-- BEGIN --

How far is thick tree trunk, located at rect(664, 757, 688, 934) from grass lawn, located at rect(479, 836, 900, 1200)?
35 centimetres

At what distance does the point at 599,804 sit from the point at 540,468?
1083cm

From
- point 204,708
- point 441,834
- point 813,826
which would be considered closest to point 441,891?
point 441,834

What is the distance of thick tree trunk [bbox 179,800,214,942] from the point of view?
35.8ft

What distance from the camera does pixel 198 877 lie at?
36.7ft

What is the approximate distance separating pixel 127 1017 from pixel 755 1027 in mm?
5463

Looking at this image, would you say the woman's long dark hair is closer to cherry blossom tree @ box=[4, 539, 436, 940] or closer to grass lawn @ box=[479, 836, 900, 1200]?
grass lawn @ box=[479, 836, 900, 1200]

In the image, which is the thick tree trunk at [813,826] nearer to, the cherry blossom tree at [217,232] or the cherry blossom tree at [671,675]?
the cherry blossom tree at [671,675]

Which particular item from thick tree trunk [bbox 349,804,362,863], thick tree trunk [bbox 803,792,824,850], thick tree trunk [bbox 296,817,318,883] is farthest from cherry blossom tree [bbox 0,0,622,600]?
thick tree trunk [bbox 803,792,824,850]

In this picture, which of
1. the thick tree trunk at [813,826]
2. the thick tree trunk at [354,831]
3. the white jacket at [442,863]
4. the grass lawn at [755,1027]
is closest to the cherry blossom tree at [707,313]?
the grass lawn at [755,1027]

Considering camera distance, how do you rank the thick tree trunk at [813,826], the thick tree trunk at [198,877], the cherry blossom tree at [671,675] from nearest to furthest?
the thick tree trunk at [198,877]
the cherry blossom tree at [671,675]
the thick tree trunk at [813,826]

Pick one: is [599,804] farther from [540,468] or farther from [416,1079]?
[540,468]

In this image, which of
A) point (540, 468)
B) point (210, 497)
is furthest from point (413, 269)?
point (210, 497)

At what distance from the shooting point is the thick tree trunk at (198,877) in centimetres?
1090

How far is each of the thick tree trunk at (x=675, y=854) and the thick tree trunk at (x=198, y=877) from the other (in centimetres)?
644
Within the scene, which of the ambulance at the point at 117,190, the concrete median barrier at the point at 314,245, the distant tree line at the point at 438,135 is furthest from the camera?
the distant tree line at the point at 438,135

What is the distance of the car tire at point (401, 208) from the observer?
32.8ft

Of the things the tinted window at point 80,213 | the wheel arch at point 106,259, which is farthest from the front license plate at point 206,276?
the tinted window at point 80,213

-- END --

- **Problem details**
Restate the listing in full, word for word.

- **Correct answer**
How far is thick tree trunk, located at rect(664, 757, 688, 934) from grass lawn, located at rect(479, 836, 900, 1200)?
35 centimetres

At what distance does the point at 599,804 sit from the point at 540,468?
1083cm

From
- point 204,708
- point 441,834
- point 813,826
which would be considered closest to point 441,891?
point 441,834

What is the distance of thick tree trunk [bbox 179,800,214,942] from the point of view?
35.8ft

What distance from the camera does pixel 198 877 lie at?
36.7ft

What is the approximate distance separating pixel 127 1017 from pixel 755 1027 in mm?
5463

Looking at this image, would you say the woman's long dark hair is closer to cherry blossom tree @ box=[4, 539, 436, 940] or closer to grass lawn @ box=[479, 836, 900, 1200]?
grass lawn @ box=[479, 836, 900, 1200]

In the image, which is the thick tree trunk at [813,826] nearer to, the cherry blossom tree at [217,232] or the cherry blossom tree at [671,675]?
the cherry blossom tree at [671,675]

Which particular item from thick tree trunk [bbox 349,804,362,863], thick tree trunk [bbox 803,792,824,850], thick tree trunk [bbox 296,817,318,883] is farthest from cherry blossom tree [bbox 0,0,622,600]?
thick tree trunk [bbox 803,792,824,850]

In this picture, which of
1. the thick tree trunk at [813,826]
2. the thick tree trunk at [354,831]
3. the white jacket at [442,863]
4. the grass lawn at [755,1027]
is closest to the cherry blossom tree at [707,313]?
the grass lawn at [755,1027]

Considering camera distance, how do you rank the thick tree trunk at [813,826], the thick tree trunk at [198,877], the cherry blossom tree at [671,675] from nearest to furthest?
the thick tree trunk at [198,877]
the cherry blossom tree at [671,675]
the thick tree trunk at [813,826]

Pick one: is [599,804] farther from [540,468] or farther from [416,1079]?
[540,468]

In this image, which of
A) point (540, 468)
B) point (210, 497)
is furthest from point (413, 269)?
point (210, 497)

At what distance from the shooting point is the thick tree trunk at (198,877) in centimetres?
1090

How far is each of the thick tree trunk at (x=675, y=854) and the thick tree trunk at (x=198, y=877) from the other (in centimetres)?
644
Within the scene, which of the ambulance at the point at 117,190, the concrete median barrier at the point at 314,245, the distant tree line at the point at 438,135 is furthest from the camera?
the distant tree line at the point at 438,135

What is the distance of the car tire at point (401, 208) from the observer?
32.8ft

Of the things the tinted window at point 80,213 | the wheel arch at point 106,259, which is farthest from the front license plate at point 206,276?
the tinted window at point 80,213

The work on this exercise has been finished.